BEGIN Information shown

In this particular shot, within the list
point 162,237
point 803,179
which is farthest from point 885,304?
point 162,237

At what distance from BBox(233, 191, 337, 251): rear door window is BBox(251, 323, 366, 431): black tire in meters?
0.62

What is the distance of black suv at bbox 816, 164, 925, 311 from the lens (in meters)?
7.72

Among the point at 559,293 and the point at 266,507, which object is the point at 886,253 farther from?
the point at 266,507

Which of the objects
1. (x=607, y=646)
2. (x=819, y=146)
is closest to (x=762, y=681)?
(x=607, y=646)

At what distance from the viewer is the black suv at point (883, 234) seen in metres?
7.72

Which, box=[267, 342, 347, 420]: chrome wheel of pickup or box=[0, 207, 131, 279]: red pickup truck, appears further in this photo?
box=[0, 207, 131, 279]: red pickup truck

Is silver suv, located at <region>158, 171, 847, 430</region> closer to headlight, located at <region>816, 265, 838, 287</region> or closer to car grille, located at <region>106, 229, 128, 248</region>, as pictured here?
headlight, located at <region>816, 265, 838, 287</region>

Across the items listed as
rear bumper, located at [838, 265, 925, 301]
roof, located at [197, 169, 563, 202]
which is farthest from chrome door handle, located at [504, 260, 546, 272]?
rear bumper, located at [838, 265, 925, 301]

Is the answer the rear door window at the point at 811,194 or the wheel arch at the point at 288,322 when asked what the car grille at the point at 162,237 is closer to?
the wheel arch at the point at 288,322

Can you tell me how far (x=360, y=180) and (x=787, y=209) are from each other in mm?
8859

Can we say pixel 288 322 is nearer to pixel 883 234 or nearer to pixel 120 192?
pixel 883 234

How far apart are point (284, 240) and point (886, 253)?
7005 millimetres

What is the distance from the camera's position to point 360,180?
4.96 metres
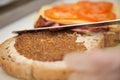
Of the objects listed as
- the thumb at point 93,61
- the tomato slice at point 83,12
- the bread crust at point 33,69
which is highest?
the thumb at point 93,61

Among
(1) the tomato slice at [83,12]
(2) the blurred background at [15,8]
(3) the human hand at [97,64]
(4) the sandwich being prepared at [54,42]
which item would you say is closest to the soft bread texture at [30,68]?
(4) the sandwich being prepared at [54,42]

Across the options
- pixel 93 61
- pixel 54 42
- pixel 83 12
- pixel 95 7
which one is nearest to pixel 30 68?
pixel 54 42

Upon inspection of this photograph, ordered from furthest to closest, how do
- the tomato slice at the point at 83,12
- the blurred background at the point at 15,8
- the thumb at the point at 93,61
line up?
the blurred background at the point at 15,8
the tomato slice at the point at 83,12
the thumb at the point at 93,61

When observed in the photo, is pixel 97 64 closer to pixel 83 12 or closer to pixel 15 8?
pixel 83 12

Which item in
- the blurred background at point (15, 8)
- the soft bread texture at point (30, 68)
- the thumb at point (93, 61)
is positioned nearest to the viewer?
the thumb at point (93, 61)

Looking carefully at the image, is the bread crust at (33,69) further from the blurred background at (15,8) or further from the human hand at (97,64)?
the blurred background at (15,8)

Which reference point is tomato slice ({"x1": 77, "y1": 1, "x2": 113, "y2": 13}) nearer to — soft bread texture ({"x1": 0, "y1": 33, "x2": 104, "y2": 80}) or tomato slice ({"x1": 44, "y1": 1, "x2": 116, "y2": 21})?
tomato slice ({"x1": 44, "y1": 1, "x2": 116, "y2": 21})
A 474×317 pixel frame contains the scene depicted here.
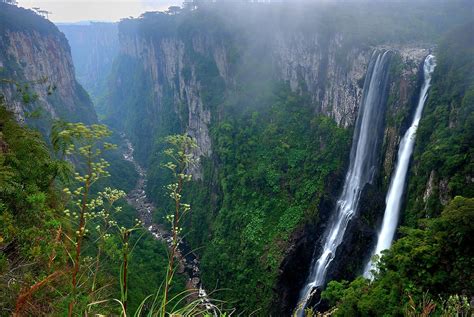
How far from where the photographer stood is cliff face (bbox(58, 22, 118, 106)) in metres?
135

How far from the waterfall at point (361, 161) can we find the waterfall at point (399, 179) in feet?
8.63

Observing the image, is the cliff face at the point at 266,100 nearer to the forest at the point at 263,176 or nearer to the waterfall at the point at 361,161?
the forest at the point at 263,176

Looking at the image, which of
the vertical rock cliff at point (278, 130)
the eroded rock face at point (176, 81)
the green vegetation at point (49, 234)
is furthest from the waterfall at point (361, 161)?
the eroded rock face at point (176, 81)

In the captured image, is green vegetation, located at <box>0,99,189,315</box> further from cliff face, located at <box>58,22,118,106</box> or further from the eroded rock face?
cliff face, located at <box>58,22,118,106</box>

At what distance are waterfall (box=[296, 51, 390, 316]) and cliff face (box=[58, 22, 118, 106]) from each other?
115 meters

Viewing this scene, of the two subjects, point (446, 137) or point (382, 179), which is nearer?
point (446, 137)

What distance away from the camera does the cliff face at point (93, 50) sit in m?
135

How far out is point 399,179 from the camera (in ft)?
64.2

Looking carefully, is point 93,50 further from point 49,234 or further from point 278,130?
point 49,234

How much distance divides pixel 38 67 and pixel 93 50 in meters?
103

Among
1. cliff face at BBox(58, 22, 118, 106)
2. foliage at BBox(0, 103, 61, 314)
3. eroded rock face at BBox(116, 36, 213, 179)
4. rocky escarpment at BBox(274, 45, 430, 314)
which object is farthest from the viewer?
cliff face at BBox(58, 22, 118, 106)

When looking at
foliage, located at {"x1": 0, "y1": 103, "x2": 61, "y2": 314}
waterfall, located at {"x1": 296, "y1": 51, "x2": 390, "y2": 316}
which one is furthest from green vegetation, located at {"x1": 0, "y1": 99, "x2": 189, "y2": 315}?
waterfall, located at {"x1": 296, "y1": 51, "x2": 390, "y2": 316}

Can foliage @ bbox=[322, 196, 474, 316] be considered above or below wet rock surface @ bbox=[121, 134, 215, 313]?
above

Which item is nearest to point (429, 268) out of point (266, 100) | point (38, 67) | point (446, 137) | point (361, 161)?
point (446, 137)
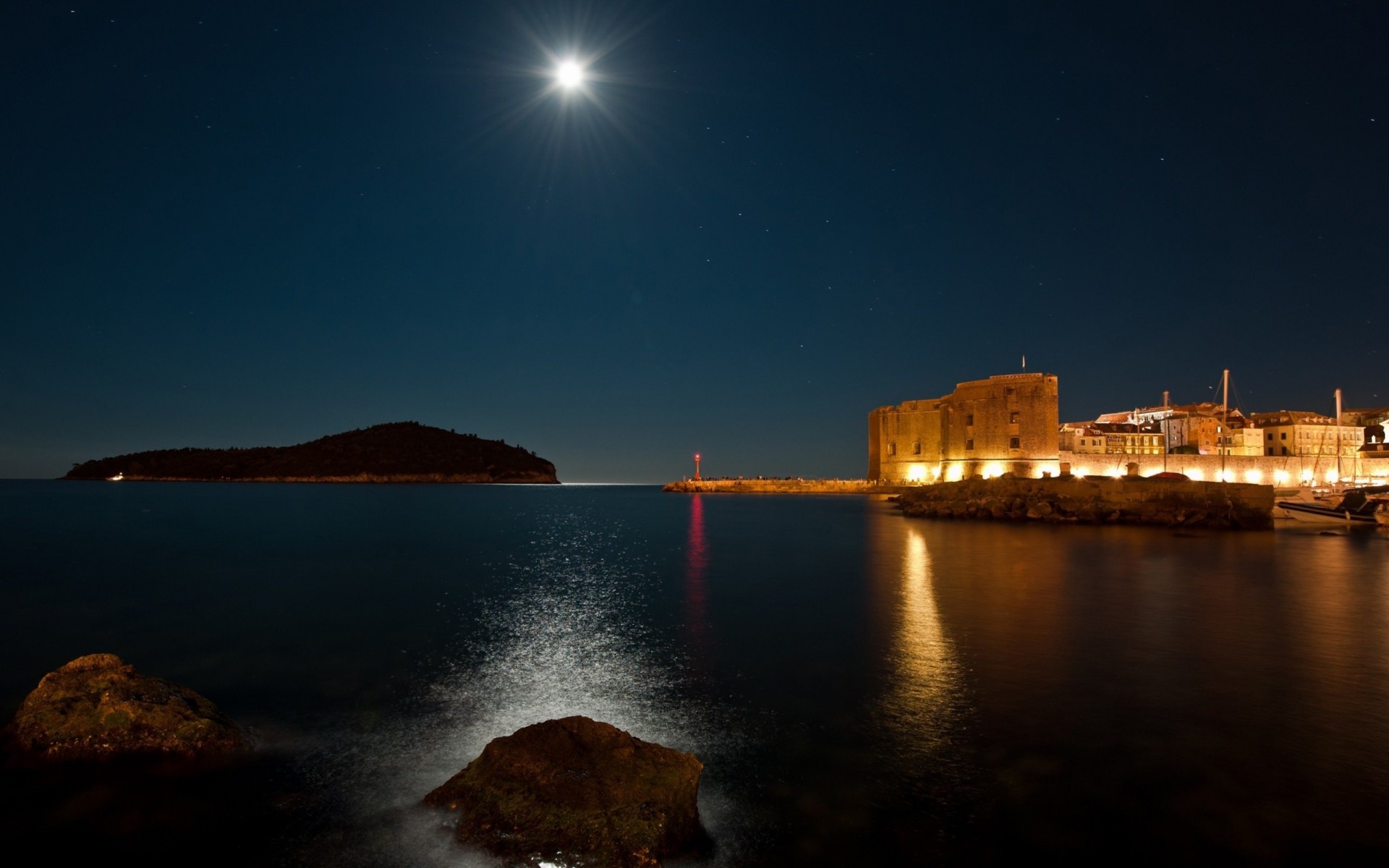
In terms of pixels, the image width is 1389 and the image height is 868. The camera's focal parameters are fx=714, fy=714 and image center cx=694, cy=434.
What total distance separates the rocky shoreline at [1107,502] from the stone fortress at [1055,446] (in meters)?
11.4

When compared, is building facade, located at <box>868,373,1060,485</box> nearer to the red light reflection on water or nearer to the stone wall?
the stone wall

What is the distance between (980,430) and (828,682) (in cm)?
4265

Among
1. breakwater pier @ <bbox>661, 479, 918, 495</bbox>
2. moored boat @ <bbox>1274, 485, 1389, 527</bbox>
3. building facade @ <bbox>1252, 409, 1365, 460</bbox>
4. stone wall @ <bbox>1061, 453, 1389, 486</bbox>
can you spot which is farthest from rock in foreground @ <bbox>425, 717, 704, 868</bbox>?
building facade @ <bbox>1252, 409, 1365, 460</bbox>

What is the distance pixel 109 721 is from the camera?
17.4 ft

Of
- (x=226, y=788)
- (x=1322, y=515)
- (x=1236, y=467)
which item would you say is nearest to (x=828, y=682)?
(x=226, y=788)

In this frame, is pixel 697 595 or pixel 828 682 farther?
pixel 697 595

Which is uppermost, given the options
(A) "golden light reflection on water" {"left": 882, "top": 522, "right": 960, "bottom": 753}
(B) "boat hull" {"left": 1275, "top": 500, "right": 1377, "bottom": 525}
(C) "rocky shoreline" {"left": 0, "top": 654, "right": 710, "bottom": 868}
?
(B) "boat hull" {"left": 1275, "top": 500, "right": 1377, "bottom": 525}

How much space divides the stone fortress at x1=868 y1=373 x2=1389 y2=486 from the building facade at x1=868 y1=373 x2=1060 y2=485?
48 millimetres

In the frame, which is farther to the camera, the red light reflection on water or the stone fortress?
the stone fortress

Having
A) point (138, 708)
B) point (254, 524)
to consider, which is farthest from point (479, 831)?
point (254, 524)

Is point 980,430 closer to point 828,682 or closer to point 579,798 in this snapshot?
point 828,682

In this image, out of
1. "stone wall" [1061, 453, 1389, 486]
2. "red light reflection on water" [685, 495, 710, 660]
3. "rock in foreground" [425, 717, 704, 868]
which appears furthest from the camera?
"stone wall" [1061, 453, 1389, 486]

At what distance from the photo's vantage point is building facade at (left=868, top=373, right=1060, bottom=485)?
44.4m

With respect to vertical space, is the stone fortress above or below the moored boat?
above
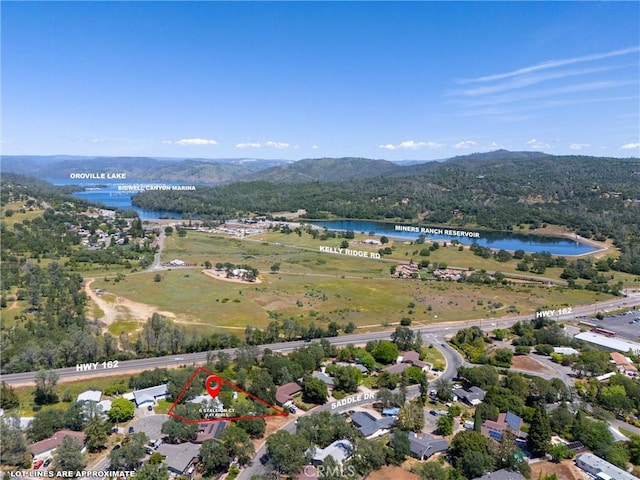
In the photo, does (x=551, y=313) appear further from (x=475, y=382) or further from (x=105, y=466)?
(x=105, y=466)

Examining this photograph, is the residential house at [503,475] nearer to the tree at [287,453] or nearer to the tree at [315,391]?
the tree at [287,453]

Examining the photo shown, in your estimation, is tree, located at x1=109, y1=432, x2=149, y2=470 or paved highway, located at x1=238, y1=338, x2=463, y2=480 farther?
paved highway, located at x1=238, y1=338, x2=463, y2=480

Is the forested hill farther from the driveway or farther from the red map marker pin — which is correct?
the driveway

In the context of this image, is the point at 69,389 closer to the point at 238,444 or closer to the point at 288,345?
the point at 238,444

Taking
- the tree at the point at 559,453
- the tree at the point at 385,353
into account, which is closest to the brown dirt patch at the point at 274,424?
the tree at the point at 385,353

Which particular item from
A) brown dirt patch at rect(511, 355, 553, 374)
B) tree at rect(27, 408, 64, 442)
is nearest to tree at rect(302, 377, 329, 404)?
tree at rect(27, 408, 64, 442)

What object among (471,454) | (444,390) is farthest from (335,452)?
(444,390)

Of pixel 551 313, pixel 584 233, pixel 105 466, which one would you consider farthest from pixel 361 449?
pixel 584 233
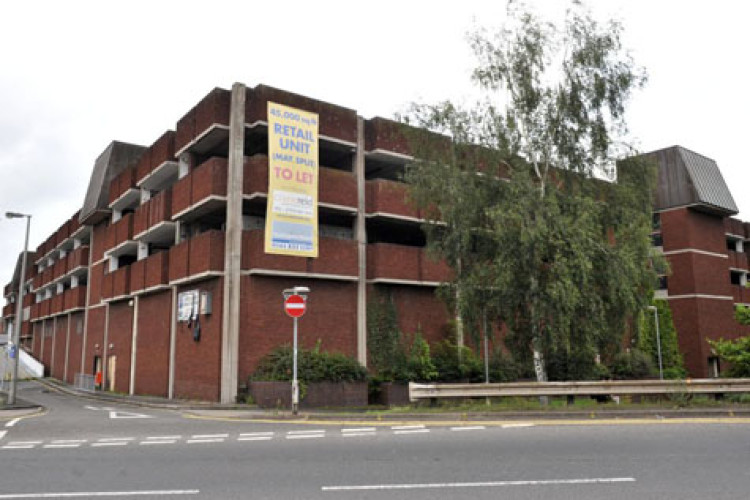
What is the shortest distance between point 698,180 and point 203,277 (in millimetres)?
34172

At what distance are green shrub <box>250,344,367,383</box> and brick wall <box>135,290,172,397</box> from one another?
736 cm

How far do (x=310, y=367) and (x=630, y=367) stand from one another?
1642 cm

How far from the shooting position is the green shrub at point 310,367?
72.2 feet

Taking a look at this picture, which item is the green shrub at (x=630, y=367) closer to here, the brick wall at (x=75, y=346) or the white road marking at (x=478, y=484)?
the white road marking at (x=478, y=484)

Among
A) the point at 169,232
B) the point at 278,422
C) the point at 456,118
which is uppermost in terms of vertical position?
the point at 456,118

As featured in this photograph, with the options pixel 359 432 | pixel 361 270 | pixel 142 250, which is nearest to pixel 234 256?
pixel 361 270

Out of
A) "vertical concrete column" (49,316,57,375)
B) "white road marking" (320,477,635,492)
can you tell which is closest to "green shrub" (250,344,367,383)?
"white road marking" (320,477,635,492)

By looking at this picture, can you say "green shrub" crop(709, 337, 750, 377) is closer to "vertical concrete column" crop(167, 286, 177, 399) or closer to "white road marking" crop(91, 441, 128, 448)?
"white road marking" crop(91, 441, 128, 448)

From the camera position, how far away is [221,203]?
2492cm

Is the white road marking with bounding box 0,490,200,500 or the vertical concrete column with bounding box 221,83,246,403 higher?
the vertical concrete column with bounding box 221,83,246,403

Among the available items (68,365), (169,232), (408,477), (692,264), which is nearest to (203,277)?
(169,232)

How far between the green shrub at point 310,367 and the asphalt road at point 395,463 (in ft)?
28.4

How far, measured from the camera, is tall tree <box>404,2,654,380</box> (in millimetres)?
17594

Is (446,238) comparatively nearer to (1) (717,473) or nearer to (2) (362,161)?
(2) (362,161)
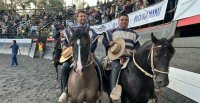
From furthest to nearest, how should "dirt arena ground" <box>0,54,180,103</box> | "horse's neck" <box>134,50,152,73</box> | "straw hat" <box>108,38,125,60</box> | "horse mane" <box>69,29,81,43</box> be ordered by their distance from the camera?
"dirt arena ground" <box>0,54,180,103</box>
"straw hat" <box>108,38,125,60</box>
"horse mane" <box>69,29,81,43</box>
"horse's neck" <box>134,50,152,73</box>

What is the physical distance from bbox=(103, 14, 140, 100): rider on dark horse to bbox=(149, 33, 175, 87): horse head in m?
1.29

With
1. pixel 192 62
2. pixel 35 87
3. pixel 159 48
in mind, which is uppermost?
pixel 159 48

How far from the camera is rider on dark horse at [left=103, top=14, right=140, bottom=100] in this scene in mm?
7371

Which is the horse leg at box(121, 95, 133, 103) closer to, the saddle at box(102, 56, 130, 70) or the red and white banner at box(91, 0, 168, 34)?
the saddle at box(102, 56, 130, 70)

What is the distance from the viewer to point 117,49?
7555 millimetres

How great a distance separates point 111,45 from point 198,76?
1954 mm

END Information shown

### Problem to work on
Find each line in the entries above that contains the word "objects" and copy those lines, treating uppercase and lowercase as different.

### Answer to this exercise
Which of the objects
Of the objects listed as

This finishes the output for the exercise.